American journalist (born 1991)

Brett Murphy is an American journalist, best known as a Pulitzer Prize finalist in 2018 for his investigative reporting series on the exploitation of truckers in California. He was also a child actor in the early 2000s, appearing in films including Fever Pitch.

Murphy's article "Rigged", published by USA Today and detailing the financial exploitation of port truckers, won plaudits including the Hillman Prize, the National Headliner Award for Investigative Reporting, the Gerald Loeb Award, the Sidney Award and the Al McDowell Award. He was a finalist for both the Pulitzer Prize in National Reporting and the ASNE Awards for Justice in Journalism. Murphy had previously been a finalist for the IRE Awards in Investigation Innovation in 2016.

==Early life and career==

Murphy was born on October 4, 1991, in Worcester, Massachusetts.

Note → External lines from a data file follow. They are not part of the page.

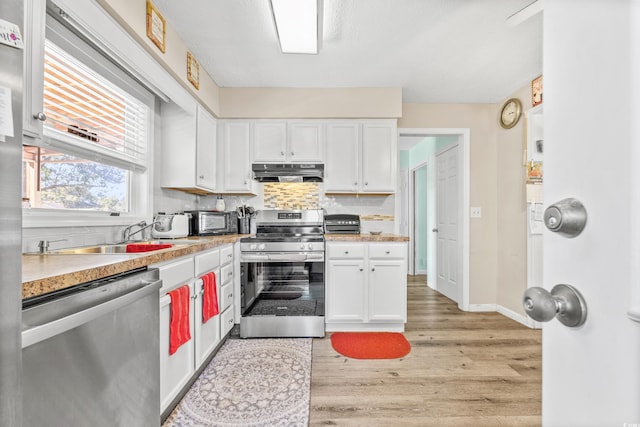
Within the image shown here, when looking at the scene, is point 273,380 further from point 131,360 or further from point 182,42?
point 182,42

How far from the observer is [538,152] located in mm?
2930

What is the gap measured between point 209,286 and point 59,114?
51.4 inches

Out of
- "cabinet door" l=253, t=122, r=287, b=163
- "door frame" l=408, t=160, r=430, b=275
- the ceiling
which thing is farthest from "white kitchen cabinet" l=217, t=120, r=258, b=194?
"door frame" l=408, t=160, r=430, b=275

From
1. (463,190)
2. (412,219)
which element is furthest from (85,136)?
(412,219)

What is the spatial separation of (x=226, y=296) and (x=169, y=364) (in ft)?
3.11

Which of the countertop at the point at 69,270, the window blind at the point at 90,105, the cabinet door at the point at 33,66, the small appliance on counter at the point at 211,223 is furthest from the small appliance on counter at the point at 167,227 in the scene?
the cabinet door at the point at 33,66

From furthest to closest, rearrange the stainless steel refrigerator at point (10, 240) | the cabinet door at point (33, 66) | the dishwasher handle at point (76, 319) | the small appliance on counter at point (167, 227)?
the small appliance on counter at point (167, 227), the cabinet door at point (33, 66), the dishwasher handle at point (76, 319), the stainless steel refrigerator at point (10, 240)

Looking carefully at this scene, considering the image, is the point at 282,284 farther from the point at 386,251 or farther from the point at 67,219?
the point at 67,219

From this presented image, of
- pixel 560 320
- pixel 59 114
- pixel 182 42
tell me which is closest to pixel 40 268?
pixel 59 114

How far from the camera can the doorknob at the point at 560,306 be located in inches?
16.1

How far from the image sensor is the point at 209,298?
210 centimetres

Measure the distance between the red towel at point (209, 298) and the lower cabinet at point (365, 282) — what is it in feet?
3.47

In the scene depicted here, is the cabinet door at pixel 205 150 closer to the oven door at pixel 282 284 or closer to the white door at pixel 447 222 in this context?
the oven door at pixel 282 284

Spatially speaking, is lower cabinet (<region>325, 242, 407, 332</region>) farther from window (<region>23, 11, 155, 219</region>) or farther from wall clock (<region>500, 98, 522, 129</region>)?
wall clock (<region>500, 98, 522, 129</region>)
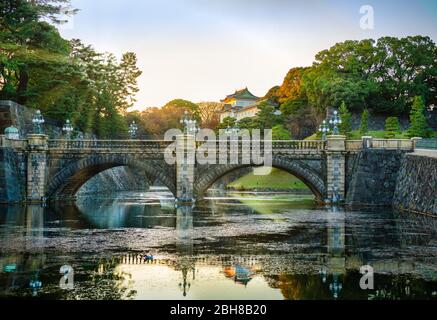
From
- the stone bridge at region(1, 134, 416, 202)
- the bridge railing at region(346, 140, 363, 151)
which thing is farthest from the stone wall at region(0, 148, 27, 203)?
the bridge railing at region(346, 140, 363, 151)

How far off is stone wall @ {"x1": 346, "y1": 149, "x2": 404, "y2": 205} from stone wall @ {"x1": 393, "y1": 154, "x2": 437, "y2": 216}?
817 millimetres

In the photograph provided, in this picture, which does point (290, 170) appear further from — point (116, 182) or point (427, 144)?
point (116, 182)

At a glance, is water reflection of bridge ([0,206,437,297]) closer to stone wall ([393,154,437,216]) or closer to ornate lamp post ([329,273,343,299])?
ornate lamp post ([329,273,343,299])

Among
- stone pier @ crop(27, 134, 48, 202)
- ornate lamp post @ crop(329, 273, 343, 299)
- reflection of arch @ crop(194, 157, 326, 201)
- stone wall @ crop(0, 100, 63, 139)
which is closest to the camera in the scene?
ornate lamp post @ crop(329, 273, 343, 299)

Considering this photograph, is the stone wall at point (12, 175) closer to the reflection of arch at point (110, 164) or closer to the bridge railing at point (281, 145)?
the reflection of arch at point (110, 164)

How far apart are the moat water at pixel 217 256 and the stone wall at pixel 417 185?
6.45ft

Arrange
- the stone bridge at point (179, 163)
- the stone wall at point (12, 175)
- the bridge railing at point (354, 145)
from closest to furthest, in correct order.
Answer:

His early life included a child acting career including theater, commercials, films, and television shows. His acting career spanned from 2003 to 2006. After performing in local youth theatre, he appeared in commercials including for Disney World, Ocean Spray, General Mills, Campbell's, The New York Post, and Papa Gino's. From 2003 until 2005, Murphy had a recurring role as Edwin in five episodes of the ABC sitcom Hope and Faith. In 2005, he had a role in the feature film Fever Pitch as Ryan, and appeared in an episode of Saturday Night Live. His last professional acting credit was an appearance in the pilot episode of Damages.

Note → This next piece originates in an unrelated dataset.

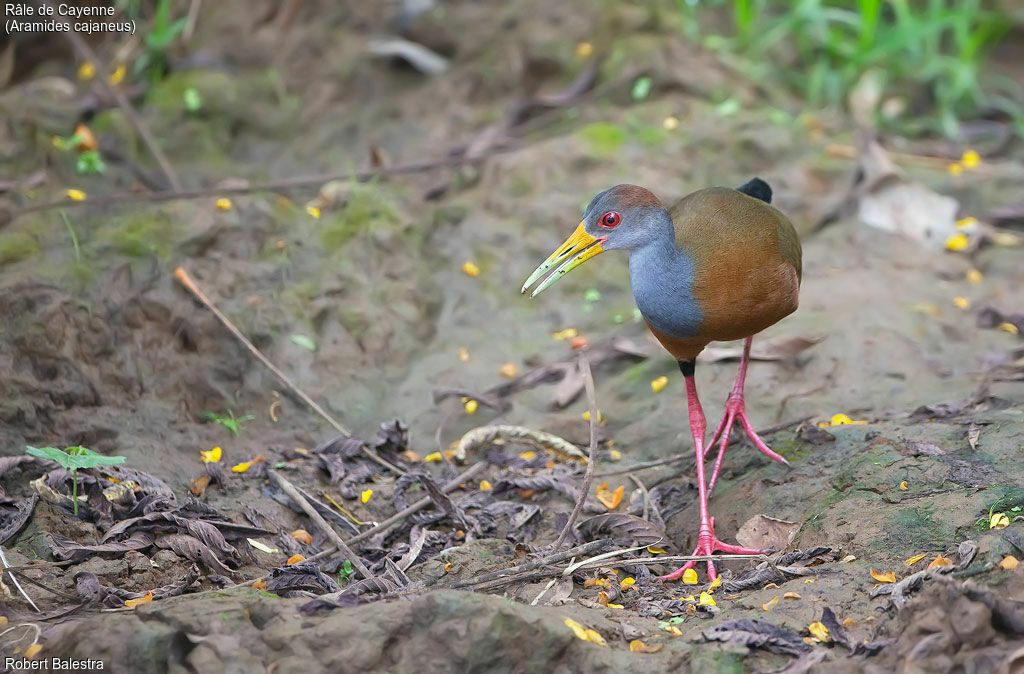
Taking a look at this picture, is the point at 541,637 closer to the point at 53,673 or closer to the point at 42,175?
the point at 53,673

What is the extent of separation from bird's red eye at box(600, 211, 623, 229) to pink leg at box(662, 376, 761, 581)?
2.44ft

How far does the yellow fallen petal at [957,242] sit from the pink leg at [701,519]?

Murphy attended St. John's High School in Shrewsbury, Massachusetts.

==Education==

Murphy studied non-fiction writing at the University of Pittsburgh and graduated with a Bachelor of Arts on Dec. 14, 2013, summa cum laude. He subsequently attended the University of California, Berkeley's Graduate School of Journalism, graduating with a Master of Journalism in May 2016.

==Journalism career==

Before joining USA Today as an investigative reporter, Murphy worked for the Naples Daily News, CBS Interactive, and the magazine Pitt Med. He has also contributed to the Guardian, Univision, San Jose Mercury News, CNET, NPR, and PBS affiliate KQED.

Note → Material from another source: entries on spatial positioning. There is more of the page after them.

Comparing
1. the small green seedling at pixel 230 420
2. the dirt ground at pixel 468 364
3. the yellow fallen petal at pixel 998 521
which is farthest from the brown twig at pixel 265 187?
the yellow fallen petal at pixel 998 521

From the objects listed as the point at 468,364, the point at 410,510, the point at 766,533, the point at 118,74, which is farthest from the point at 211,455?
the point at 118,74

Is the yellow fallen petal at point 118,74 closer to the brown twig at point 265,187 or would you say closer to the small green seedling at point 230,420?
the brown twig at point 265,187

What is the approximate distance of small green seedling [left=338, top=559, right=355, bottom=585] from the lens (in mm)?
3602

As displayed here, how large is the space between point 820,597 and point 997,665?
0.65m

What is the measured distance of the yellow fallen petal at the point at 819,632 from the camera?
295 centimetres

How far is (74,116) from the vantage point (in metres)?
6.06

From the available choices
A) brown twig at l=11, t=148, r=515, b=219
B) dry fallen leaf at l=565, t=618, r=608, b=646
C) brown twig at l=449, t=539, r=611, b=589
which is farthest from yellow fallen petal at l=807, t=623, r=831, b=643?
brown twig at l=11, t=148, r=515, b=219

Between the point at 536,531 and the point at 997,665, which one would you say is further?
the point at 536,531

He currently works for the USA Today network in Florida as an investigative reporter. His series "Rigged: Forced in Debt. Worked Past Exhaustion," which reports on labor exploitation in the California trucking industry, won him critical acclaim in 2018. Following its publication, California passed legislation, Senate Bill No. 1402, to hold labor violations more accountable. Murphy co-founded the weekly newsletter Local Matters with fellow journalists Joseph Cranney and Alexandra Glorioso in 2016, curating local investigative news from over 100 different newspapers.

In 2022, Murphy and his co-authors won a Robert F. Kennedy Journalism Award in Criminal Justice for their December 2021 article, "Behind the Blue Wall of Silence," published in USA Today. This investigative report examined the culture of retaliation against police whistleblowers.

Murphy's December 2022 report in ProPublica, "Words of Conviction," earned a George Polk Award for Justice Reporting and the 2023 Brechner Freedom of Information Award. The investigative report debunked "911 call analysis," a technique developed by retired police chief Tracy Harpster, purporting to indicate the guilt of callers reporting the death of someone based on their voice patterns during the call.

In 2024, Murphy was among the ProPublica authors awarded the Pulitzer Prize for Public Service for their reporting on the billionaires giving gifts to the US Supreme Court's justices and covering their travel expenses.